=== Tâche 1 ===
Traduisez en anglais cette phrase du fil de discussion sur iptables : « j'ai le même kernel (2.6.16-hardened-r6) et avec iptables 1.3.5, ca fonctionne ici. »
=== Tâche 2 ===
Poursuivez le fil de discussion sur iptables au point où il s'arrête.

=== Extrait fourni ===
# # # # #
J'ai recompilé en tenant compte de vos remarques, j'ai tout inclus mais rien n'y fait, iptables ne veut pas marcher  :Sad: 

----------

## PabOu

j'ai le même kernel (2.6.16-hardened-r6) et avec iptables 1.3.5, ca fonctionne ici.

Une remarque : "more .config | grep keyword" c'est pas bien ! Il faut faire "grep keyword .config" :)

Et puis pour être encore plus sur, essaye "zcat /proc/config_qui_se_trouve_kekpart_mais_fo_avoir_le_support_dans_le_noyo | grep keyword"

----------

## boozo

voire... zgrep keyword /proc/config.gz_mais_fo_avoir_le_support_dans_le_noyo  :Mr. Green: 

j'y vais, j'y vais --------->-))))°>---------  :Arrow:  []

----------

## nemo13

 *boozo wrote:*   

> voire... zgrep keyword /proc/config.gz_mais_fo_avoir_le_support_dans_le_noyo 

 

A chipoter dans l'éfficacité, zallons jusqu'au bout :

```
zgrep -i keyword /proc/config.gz
```

bon je sors bêcher le jardin   :Arrow:   :Arrow: 

A+

----------

## ultrabug

Bonjour  :Smile: 

Après avoir recompilé mon noyau avec _tout_ ce qui concerne iptables en module, ca marche...

Pkoi ca ne marche plus en compilé dur ? Dieu seul le sait (hein Linus)  :Smile: 

Merci pour votre aide

----------

## guilc

 *ultrabug wrote:*   

> Bonjour 
> 
> Après avoir recompilé mon noyau avec _tout_ ce qui concerne iptables en module, ca marche...
> 
> Pkoi ca ne marche plus en compilé dur ? Dieu seul le sait (hein Linus) 
> ...
# # # # #
=== Lignes extraites ===

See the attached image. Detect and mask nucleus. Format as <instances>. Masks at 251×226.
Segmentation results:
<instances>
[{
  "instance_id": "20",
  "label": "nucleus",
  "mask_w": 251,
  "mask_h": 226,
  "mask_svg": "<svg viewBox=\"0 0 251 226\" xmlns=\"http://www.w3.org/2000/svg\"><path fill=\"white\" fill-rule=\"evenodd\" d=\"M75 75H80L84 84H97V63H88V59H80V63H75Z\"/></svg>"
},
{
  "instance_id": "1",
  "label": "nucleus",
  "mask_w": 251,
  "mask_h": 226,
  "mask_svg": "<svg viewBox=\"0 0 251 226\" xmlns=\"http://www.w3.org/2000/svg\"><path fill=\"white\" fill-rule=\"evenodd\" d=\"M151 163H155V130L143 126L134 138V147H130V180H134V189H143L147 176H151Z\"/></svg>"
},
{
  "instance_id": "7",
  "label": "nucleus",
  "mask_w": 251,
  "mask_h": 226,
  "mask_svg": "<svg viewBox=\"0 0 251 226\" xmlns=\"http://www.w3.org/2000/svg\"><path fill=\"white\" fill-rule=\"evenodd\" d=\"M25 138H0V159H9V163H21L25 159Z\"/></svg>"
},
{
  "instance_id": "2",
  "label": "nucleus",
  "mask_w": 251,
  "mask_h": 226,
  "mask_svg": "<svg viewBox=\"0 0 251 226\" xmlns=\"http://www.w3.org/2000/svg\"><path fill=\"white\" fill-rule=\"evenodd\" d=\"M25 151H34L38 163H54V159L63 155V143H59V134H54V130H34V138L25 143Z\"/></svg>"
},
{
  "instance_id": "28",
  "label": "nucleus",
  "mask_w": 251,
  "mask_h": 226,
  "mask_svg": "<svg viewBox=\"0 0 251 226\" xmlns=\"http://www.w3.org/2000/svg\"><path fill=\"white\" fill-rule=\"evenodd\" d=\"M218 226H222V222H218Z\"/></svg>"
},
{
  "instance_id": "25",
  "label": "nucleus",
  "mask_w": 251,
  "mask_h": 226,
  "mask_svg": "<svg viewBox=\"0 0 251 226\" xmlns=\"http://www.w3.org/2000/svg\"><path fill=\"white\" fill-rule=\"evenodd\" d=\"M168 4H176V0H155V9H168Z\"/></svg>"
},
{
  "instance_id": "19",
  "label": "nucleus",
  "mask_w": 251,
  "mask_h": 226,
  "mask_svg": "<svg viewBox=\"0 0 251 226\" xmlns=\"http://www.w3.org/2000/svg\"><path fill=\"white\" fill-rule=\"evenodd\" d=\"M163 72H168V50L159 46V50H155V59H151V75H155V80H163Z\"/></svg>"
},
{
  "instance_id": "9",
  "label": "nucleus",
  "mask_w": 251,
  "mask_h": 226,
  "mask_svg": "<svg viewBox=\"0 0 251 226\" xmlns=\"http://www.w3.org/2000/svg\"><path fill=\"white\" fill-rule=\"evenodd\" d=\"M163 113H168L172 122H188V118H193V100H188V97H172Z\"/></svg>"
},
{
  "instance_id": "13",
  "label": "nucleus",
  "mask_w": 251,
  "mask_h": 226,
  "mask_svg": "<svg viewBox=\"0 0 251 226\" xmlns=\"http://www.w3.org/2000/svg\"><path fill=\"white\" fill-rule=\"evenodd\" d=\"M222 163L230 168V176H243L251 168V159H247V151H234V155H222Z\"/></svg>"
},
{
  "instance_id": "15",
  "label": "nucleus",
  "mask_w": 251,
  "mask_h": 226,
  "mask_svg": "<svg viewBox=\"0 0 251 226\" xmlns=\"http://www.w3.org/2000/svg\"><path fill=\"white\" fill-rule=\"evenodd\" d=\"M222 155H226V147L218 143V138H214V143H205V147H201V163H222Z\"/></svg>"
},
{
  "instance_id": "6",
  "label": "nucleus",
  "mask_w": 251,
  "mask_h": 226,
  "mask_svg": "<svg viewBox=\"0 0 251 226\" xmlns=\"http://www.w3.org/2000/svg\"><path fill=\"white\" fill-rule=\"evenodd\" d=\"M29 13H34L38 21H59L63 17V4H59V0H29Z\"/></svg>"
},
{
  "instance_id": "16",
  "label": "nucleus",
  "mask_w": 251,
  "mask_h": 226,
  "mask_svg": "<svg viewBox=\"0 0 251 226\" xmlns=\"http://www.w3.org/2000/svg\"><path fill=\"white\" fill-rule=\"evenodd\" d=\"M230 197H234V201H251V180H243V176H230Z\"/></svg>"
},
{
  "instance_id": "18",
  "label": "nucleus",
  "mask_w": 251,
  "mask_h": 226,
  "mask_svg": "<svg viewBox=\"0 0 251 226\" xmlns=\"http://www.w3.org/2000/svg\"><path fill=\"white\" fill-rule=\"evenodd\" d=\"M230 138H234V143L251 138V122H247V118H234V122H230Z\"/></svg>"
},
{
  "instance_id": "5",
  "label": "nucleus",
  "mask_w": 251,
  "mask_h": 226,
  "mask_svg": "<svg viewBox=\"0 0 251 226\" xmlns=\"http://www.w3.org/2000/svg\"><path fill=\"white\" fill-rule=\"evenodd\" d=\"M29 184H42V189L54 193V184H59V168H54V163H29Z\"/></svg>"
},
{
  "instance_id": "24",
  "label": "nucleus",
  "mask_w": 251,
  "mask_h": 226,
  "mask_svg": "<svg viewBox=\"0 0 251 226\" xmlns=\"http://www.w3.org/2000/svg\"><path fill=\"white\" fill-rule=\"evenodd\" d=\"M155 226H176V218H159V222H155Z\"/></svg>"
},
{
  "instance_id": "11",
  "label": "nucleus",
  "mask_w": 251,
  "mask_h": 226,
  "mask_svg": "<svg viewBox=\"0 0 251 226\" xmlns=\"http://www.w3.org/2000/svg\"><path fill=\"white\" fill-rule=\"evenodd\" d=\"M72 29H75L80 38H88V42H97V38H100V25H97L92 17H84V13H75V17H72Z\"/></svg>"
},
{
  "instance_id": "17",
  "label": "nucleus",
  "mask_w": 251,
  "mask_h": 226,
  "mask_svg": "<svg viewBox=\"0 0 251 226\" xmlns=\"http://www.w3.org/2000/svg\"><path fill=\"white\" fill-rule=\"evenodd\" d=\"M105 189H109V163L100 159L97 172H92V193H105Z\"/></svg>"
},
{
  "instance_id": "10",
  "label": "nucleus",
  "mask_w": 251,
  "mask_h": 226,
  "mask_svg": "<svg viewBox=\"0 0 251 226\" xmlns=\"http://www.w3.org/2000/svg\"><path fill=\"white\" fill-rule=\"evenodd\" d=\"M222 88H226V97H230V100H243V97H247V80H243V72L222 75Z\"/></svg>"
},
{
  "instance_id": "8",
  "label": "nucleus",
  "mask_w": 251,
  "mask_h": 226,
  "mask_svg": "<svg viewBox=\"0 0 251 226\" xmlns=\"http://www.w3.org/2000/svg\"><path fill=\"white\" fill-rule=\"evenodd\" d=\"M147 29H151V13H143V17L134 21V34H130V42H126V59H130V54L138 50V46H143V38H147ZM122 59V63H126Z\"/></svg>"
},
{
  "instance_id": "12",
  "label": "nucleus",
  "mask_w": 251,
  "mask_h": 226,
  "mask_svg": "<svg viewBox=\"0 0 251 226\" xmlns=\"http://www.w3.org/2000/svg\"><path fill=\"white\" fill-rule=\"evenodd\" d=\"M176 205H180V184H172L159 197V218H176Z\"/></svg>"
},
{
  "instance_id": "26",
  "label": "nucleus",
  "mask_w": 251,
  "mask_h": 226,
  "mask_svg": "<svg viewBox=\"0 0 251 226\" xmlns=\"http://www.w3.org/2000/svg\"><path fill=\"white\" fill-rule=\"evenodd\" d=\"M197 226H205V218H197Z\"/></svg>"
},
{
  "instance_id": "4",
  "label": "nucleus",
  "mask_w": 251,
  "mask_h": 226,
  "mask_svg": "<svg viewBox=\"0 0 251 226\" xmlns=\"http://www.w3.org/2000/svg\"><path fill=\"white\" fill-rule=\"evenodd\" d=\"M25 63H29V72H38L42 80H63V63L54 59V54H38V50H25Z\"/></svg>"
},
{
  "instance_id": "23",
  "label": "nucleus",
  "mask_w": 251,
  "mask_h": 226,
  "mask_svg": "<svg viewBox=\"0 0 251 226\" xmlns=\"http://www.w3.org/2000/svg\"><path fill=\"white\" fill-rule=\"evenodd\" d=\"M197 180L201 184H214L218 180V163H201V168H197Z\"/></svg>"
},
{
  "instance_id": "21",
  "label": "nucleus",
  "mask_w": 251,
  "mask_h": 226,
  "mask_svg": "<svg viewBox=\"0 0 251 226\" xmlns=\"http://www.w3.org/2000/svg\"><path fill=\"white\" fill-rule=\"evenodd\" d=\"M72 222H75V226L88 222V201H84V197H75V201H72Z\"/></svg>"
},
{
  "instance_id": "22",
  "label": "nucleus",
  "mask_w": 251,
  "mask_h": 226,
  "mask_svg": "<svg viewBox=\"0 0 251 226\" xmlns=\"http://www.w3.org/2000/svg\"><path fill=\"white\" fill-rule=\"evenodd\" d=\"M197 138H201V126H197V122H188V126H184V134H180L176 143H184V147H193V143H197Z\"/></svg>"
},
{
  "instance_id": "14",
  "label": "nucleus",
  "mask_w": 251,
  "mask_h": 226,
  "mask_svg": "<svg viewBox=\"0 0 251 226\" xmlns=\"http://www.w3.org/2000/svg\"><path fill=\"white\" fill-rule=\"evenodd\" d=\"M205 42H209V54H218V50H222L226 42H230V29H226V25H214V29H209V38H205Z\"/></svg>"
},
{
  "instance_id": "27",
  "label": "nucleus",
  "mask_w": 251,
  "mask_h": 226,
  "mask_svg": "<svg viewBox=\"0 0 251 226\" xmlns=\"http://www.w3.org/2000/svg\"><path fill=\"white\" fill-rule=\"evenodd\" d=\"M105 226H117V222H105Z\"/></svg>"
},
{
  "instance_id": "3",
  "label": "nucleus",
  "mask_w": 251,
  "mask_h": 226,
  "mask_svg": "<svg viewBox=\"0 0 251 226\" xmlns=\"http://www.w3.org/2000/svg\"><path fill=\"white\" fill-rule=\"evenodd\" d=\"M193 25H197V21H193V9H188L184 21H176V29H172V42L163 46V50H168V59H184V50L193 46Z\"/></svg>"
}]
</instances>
# # # # #
=== Réponse finale 1 ===
I have the same kernel (2.6.16-hardened-r6), and with iptables 1.3.5 it works here.

=== Réponse finale 2 ===
Je vote pour la fumette a la config en dur du kernel, ou oubli de relilo/mettre le kernel dans /boot avant de rebooter, car chezoiçamarche TREEEEEEEES bien tout en dur...

----------

## ultrabug

Je fume pas  :Sad:  Et genkernel se gourre jamais   :Laughing:  Nan franchement j'ai toujours vérifié que mon kernel était le bon  :Sad: 

----------

## PabOu

J'ai tout en dur également, et ca marche très bien aussi !

zgrep, il est installé avec quel ebuild ? (c'est eix qu'on utilise pour savoir ca ?)

----------

## sireyessire

 *PabOu wrote:*   

> J'ai tout en dur également, et ca marche très bien aussi !
> 
> zgrep, il est installé avec quel ebuild ? (c'est eix qu'on utilise pour savoir ca ?)

 

```
$whereis zgrep

zgrep: /bin/zgrep /usr/man/man1/zgrep.1.gz /usr/share/man/man1/zgrep.1.gz

$qfile /bin/zgrep

app-arch/gzip (/bin/zgrep)
```

----------

## PabOu

Merci pour la réponse rapide :) Laisse moi au moins le temps de retourner sur la page des sujets avant de répondre. ;)

----------

## sireyessire

 *PabOu wrote:*   

> Merci pour la réponse rapide  Laisse moi au moins le temps de retourner sur la page des sujets avant de répondre.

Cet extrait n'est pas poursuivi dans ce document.